··· EXERCISE INPUTS
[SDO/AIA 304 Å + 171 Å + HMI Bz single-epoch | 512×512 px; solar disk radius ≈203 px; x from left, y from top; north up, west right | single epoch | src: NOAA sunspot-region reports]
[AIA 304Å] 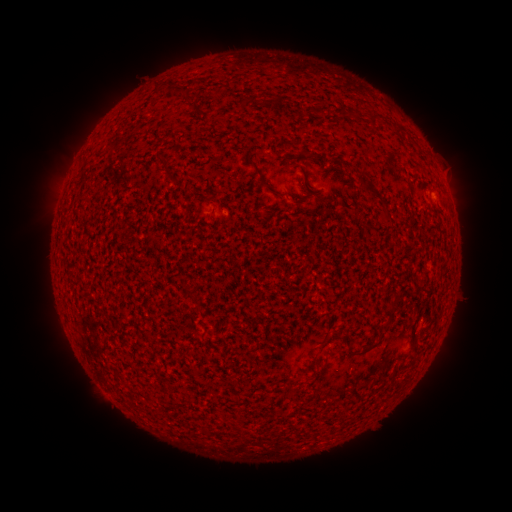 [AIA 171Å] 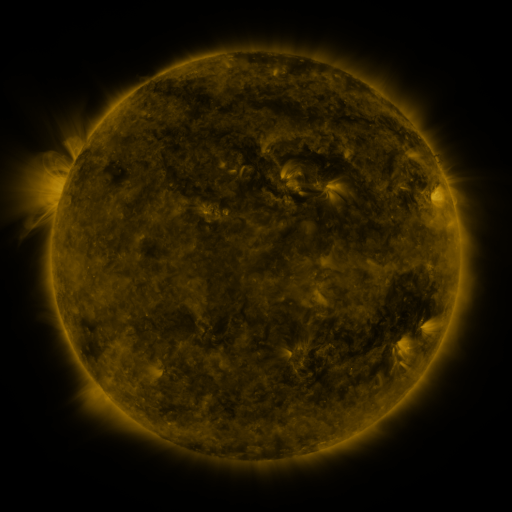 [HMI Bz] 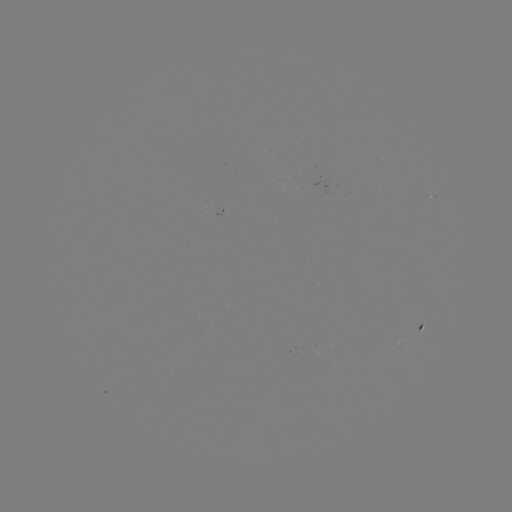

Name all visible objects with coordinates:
spotted active region: (431, 198)
spotted active region: (421, 328)
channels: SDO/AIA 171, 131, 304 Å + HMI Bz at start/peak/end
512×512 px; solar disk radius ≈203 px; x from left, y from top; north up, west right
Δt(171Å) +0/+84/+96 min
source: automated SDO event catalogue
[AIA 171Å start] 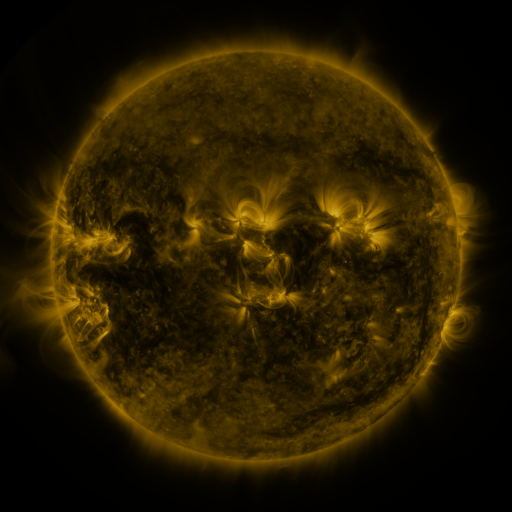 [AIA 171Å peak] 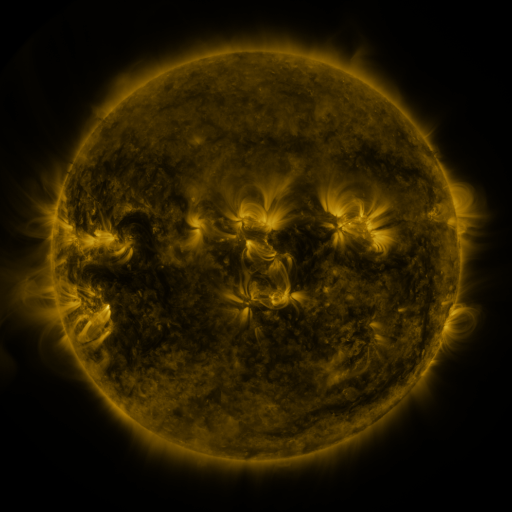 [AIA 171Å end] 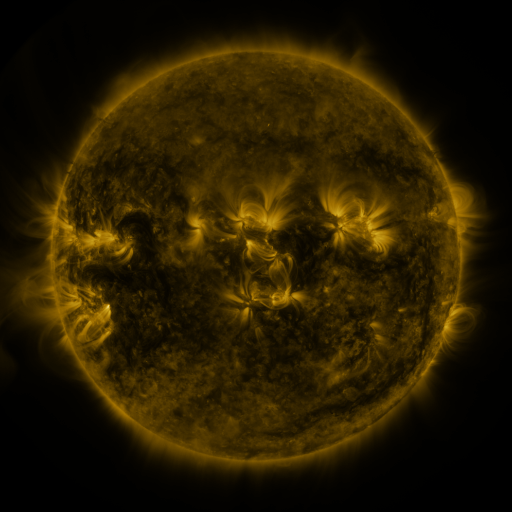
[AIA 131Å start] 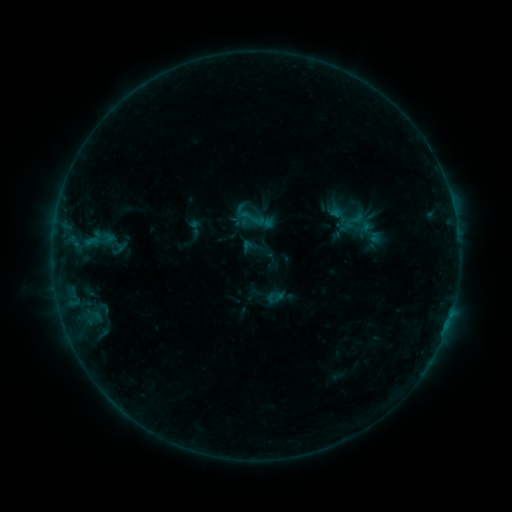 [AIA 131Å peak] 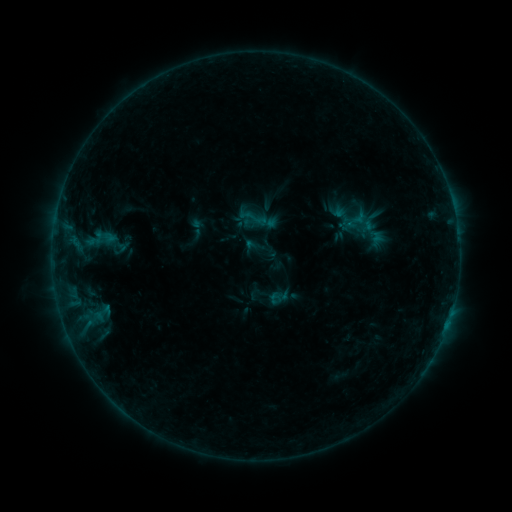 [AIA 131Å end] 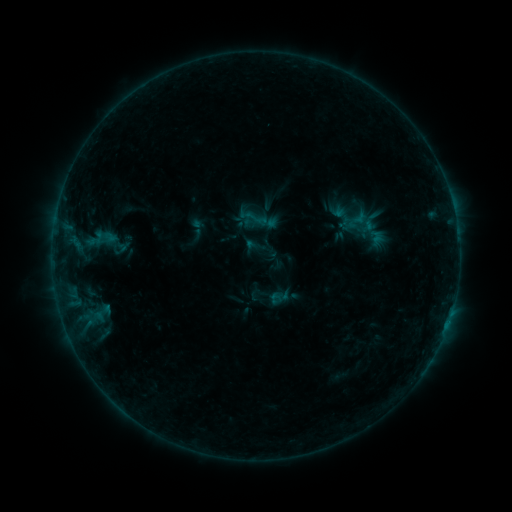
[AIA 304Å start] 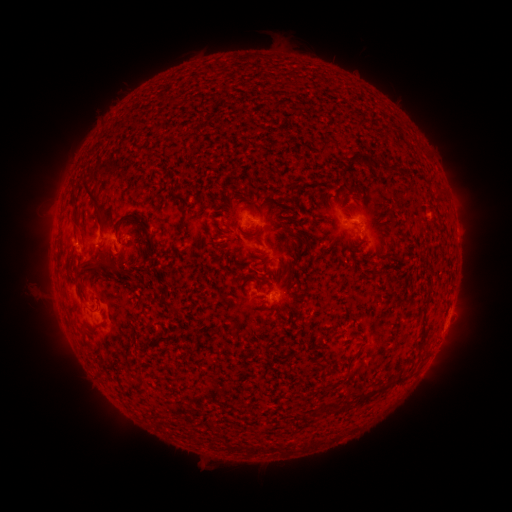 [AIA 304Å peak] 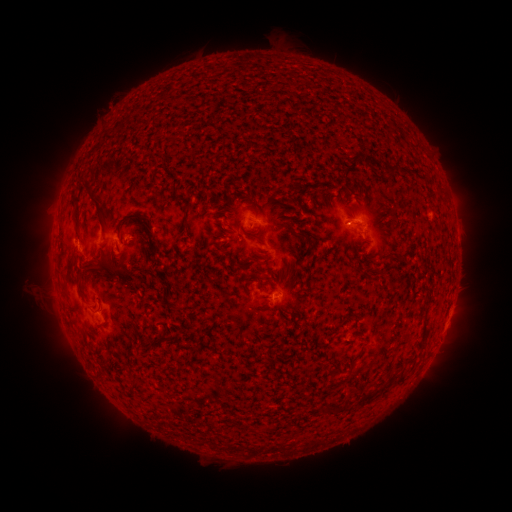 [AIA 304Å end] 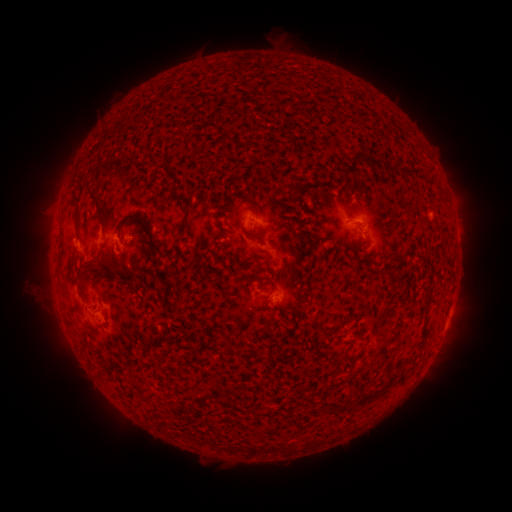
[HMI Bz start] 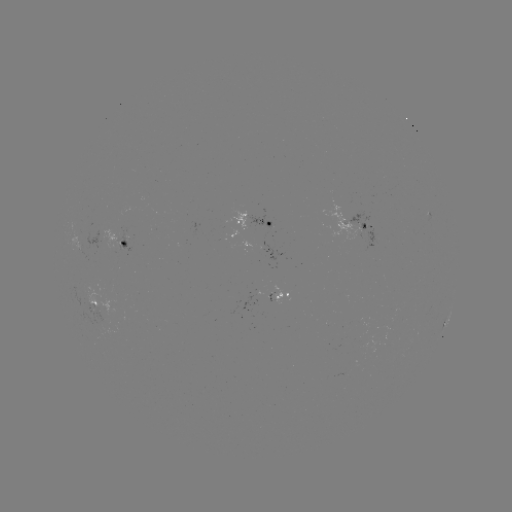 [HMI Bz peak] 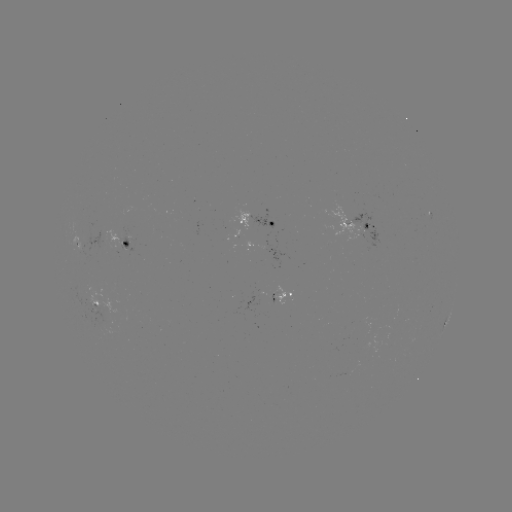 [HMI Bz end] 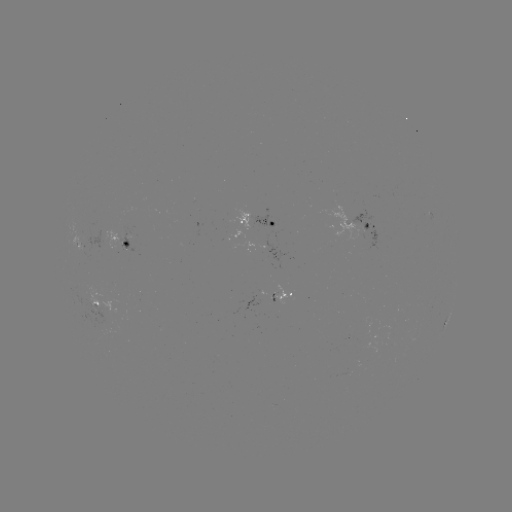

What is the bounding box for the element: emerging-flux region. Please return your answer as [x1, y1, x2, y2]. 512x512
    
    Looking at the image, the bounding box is [73, 293, 113, 341].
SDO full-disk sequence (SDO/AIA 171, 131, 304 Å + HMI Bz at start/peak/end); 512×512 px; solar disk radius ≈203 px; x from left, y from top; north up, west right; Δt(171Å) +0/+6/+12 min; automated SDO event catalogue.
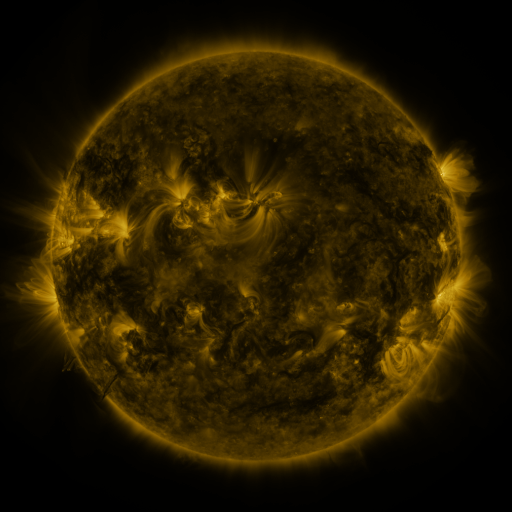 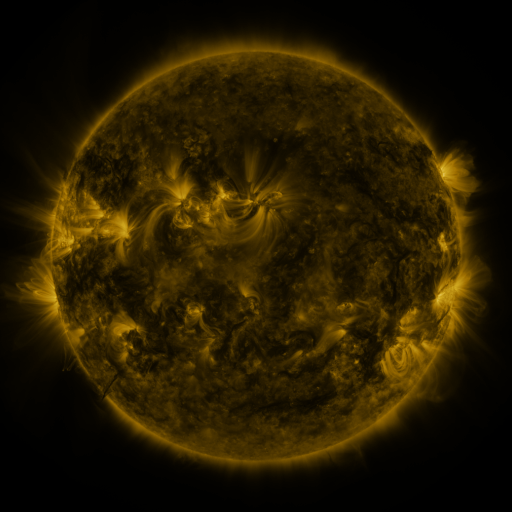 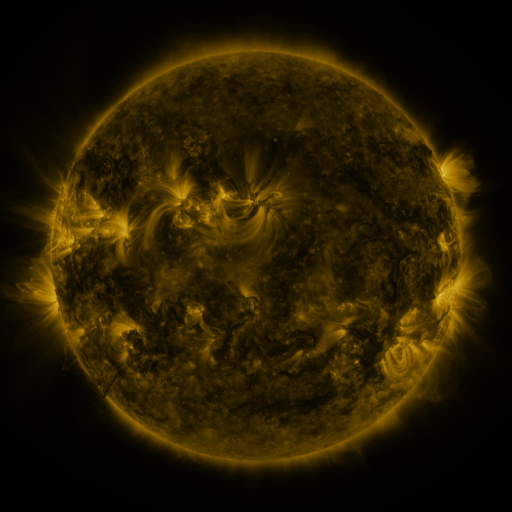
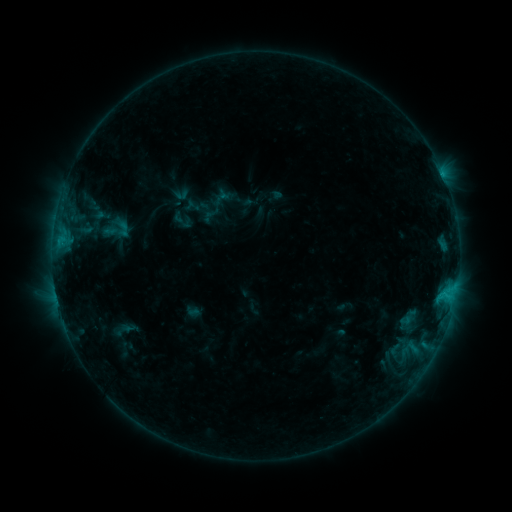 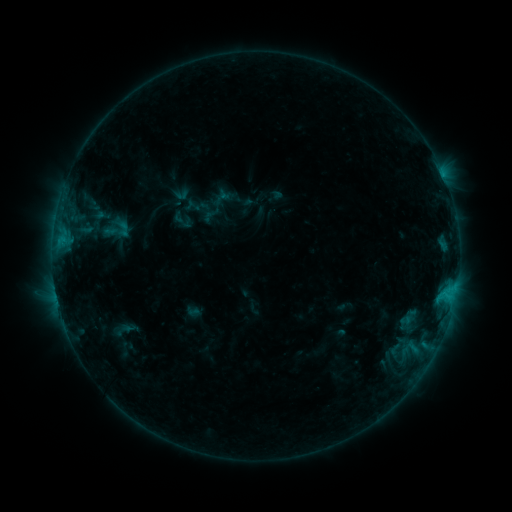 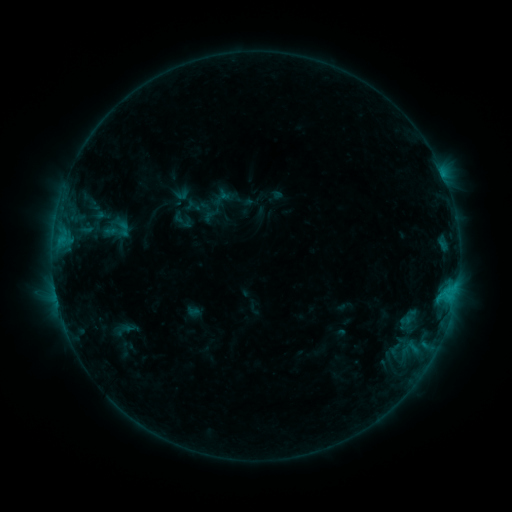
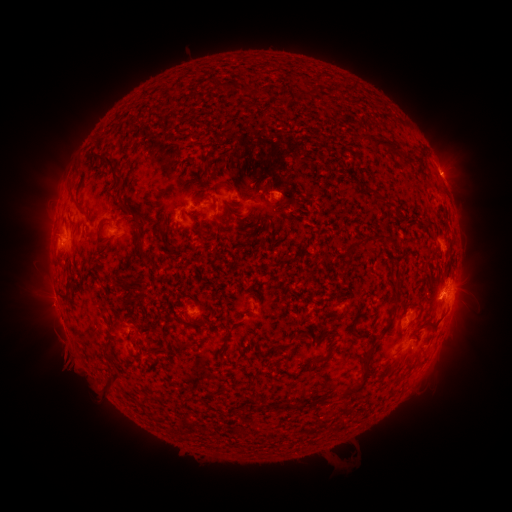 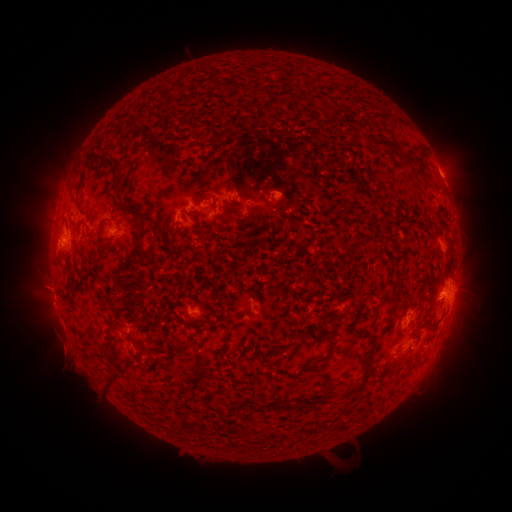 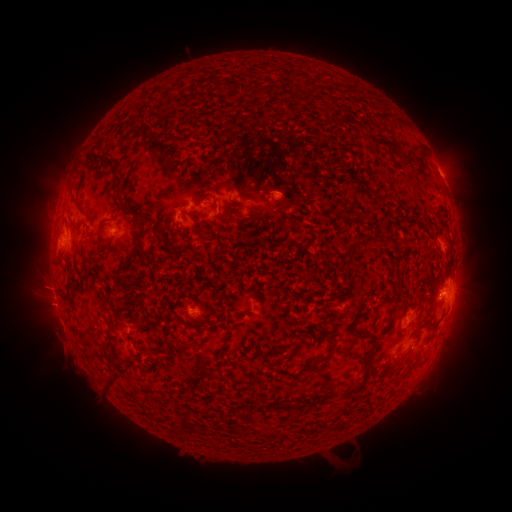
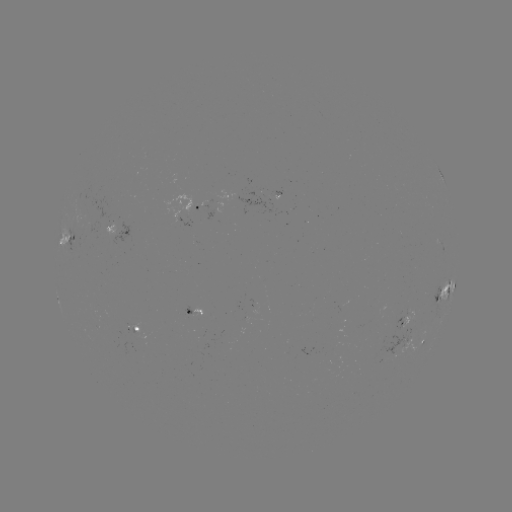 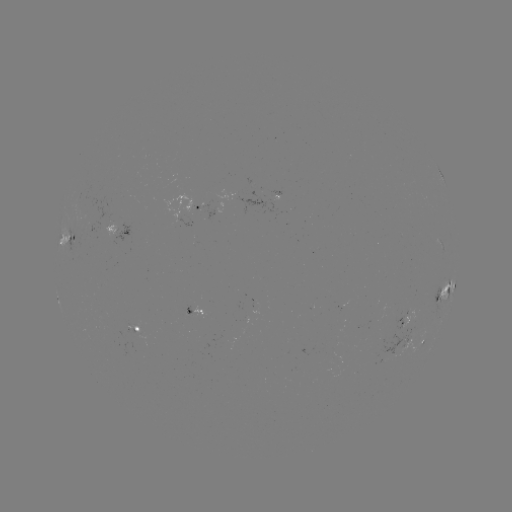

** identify eruption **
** (50, 309) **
······
[TASK TO CARRY OUT] Only lines with the word "solar" should be collected from the material.

[PROBLEM SOLUTION]
[SDO/AIA 304 Å + 171 Å + HMI Bz single-epoch | 512×512 px; solar disk radius ≈203 px; x from left, y from top; north up, west right | single epoch | src: NOAA sunspot-region reports]
512×512 px; solar disk radius ≈203 px; x from left, y from top; north up, west right
SDO full-disk sequence (SDO/AIA 171, 131, 304 Å + HMI Bz at start/peak/end); 512×512 px; solar disk radius ≈203 px; x from left, y from top; north up, west right; Δt(171Å) +0/+6/+12 min; automated SDO event catalogue.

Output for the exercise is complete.